In veel landen waren kosten van buitenlandse beroepssporters niet aftrekbaar. Door de uitspraken in deze twee zaken is dat echter niet langer houdbaar. Landen moeten hun wetgeving hierop aanpassen. Dit is langzaam maar zeker ook gebeurd47. Voor Nederland was dit geen probleem. Hier bestond al vanaf de invoering van de speciale beroepssportersregeling in 2001 de

kostenvergoedingsbeschikking en later de kleine vergoedingsregeling. Hiermee konden beroepssporters voor de sportbeoefening al een kostenbeschikking aanvragen bij de inspecteur om kosten aftrekbaar te maken. In andere Europese landen heeft dit langer geduurd. In 2011 hadden België, Duitsland, Frankrijk, Spanje, Tsjechië en Zweden hun wetten zodanig aangepast dat deze min of meer in lijn waren met de uitspraken van het Hof van Justitie. Griekenland, Italië en Portugal en meerdere Oost-Europese landen hadden dit in 2011 echter nog niet gedaan.

Doordat regels niet in alle landen gelijk zijn is het voor sporters lastig hun belastingzaken goed te regelen als ze in meerdere landen sporten.

3.6.2 De zaak X48

Samenvatting feiten:

De Nederlandse voetbalclub Feyenoord speelde in 2002 en 2004 oefenwedstrijden in Nederland tegen twee Engelse clubs waarvoor deze Engelse clubs beide een X-bedrag ontvingen. In geding is de vraag of Feyenoord of de Engelse clubs inhoudingsplichtig zijn.

Feyenoord stelt in deze – thans bij het HvJ aanhangige - zaak dat het geen loonbelasting in hoeft te houden, omdat dat in een soortgelijk geval tegen een club uit Nederland ook niet zou hoeven. De Nederlandse club zou de vergoeding zelf opnemen in de winstbelasting. Het zou voor Feyenoord daarom om fiscale redenen minder interessant zijn om een oefenwedstrijd tegen een

buitenlandse club te spelen in vergelijking met een Nederlandse club. Hierdoor komt mogelijk het vrije verkeer van diensten in het geding.

§ §

• UIT TE VOEREN OPDRACHTEN:
**A)** Beantwoord op basis van het fragment over de belasting van beroepssporters:
(i) Vanaf welk jaar bestond in Nederland de speciale beroepssportersregeling?
(ii) Welke landen hadden hun wetten in 2011 nog niet aangepast?
(iii) In welke jaren speelde Feyenoord de oefenwedstrijden tegen twee Engelse clubs?
**B)** Vertaal deze zin uit het fragment over de belasting van beroepssporters naar het Engels: "Doordat regels niet in alle landen gelijk zijn is het voor sporters lastig hun belastingzaken goed te regelen als ze in meerdere landen sporten."
**C)** Schrijf het fragment over de belasting van beroepssporters verder na de laatste zin.
De items vormen afzonderlijk materiaal dat los staat van het fragment over de belasting van beroepssporters.

• AANGELEVERDE GEGEVENS:

§ §

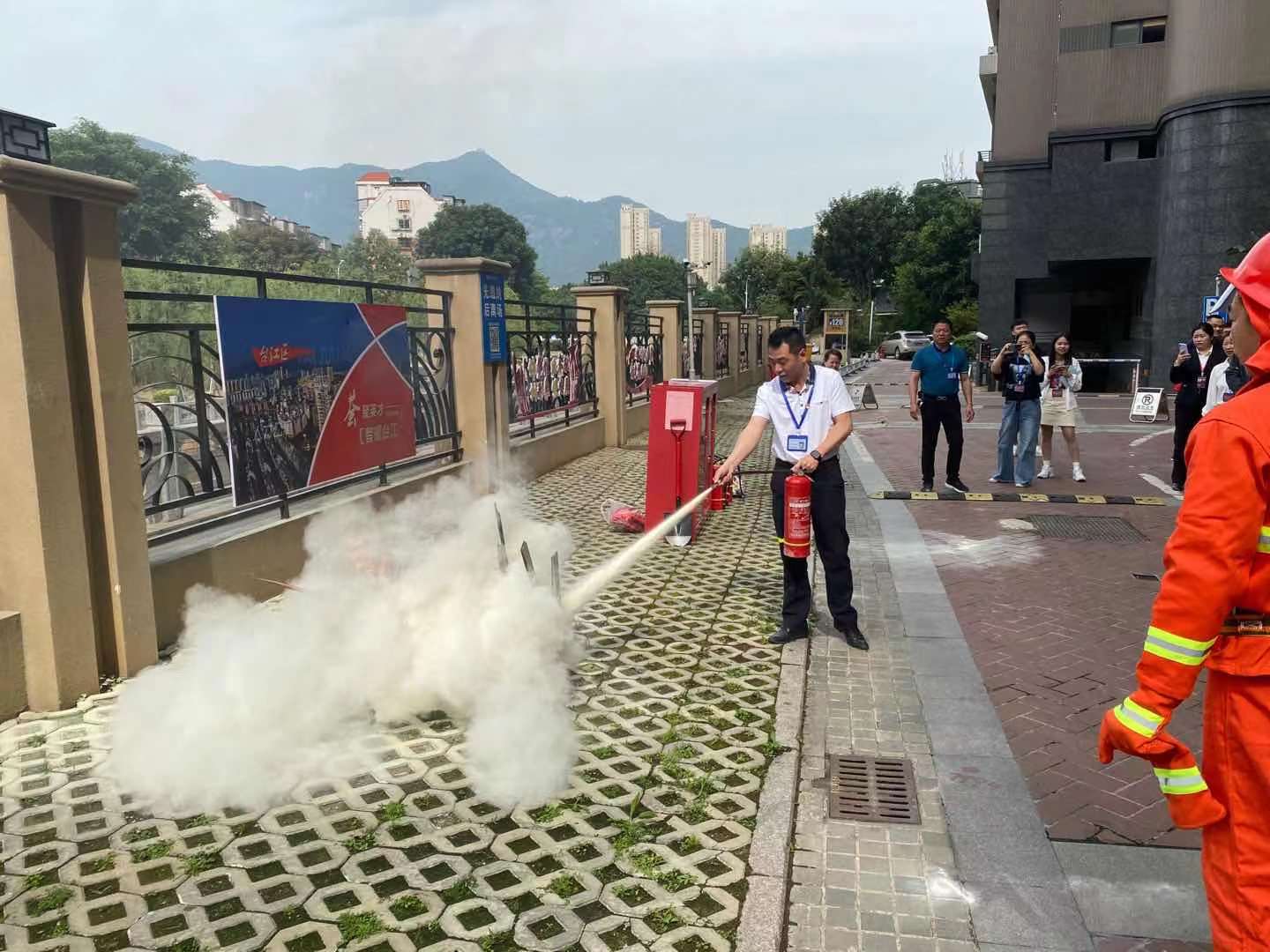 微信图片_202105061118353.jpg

§ §

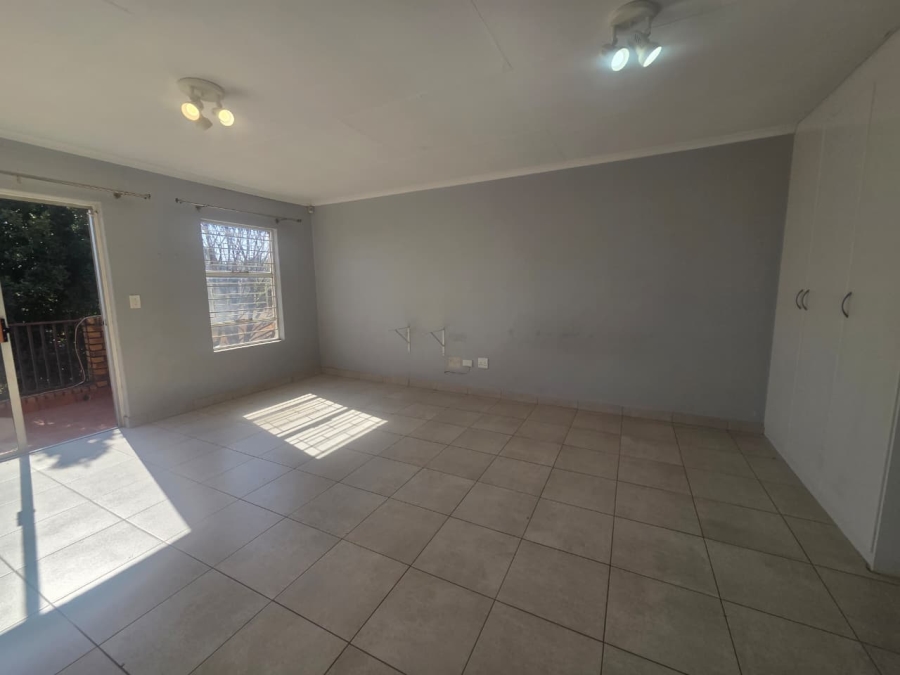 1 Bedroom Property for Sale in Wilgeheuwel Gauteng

§ §

• RESULTATEN PER OPDRACHT:
**A)**
(i) Vanaf 2001.
(ii) Griekenland, Italië, Portugal en meerdere Oost-Europese landen.
(iii) In 2002 en 2004.

**B)** Because rules are not the same in all countries, it is difficult for athletes to arrange their tax affairs properly when they compete in several countries.

**C)**
Aanvullende literatuur over de zaak -X

In hun artikel49 bespreken Molenaar en Grams de zaak-X. Feyenoord heeft in deze zaak geen belasting ingehouden terwijl dit op basis van de Wet op de loonbelasting 1965 wel had

gemoeten. Mogelijk is dit uit onwetendheid of omdat men toen al dacht dat deze heffing in strijd was met de vrijheid van diensten. Hoe dan ook had Feyenoord loonbelasting in moeten houden. De Engelse clubs hadden een KVB aan kunnen vragen om hiermee kosten af te trekken. Deze waren mogelijk hoger geweest dan de opbrengst, waarmee de heffing teniet zou zijn gedaan. Als er wel loonbelasting ingehouden zou zijn, dan was het lastig geweest om in het woonland de belasting te verrekenen. Dit komt enerzijds doordat de belasting niet te verrekenen zou zijn met de winstbelasting in het Verenigd Koninkrijk. Anderzijds zou het verrekenen via de individuele spelers ook lastig zijn omdat zij een maandsalaris ontvangen en daarnaast staan de inkomsten op naam van de club en niet op die van de individuele spelers.

Verhouding tot de andere zaken

In de zaak Truck Center50 ging het om een bronbelasting op inkomen uit kapitaal. Een Belgische onderneming moest belasting inhouden op een interestbetaling aan haar Luxemburgse

aandeelhouder. Als het om een Belgische aandeelhouder zou gaan had dit niet gehoeven. Het HvJ EG besliste dat de Belgische en Luxemburgse aandeelhouder niet in dezelfde situatie verkeren en dat de belasting terecht was. Deze beslissing werd hevig bekritiseerd. Mede hierom heeft de Hoge Raad haar prejudiciële vragen gesteld.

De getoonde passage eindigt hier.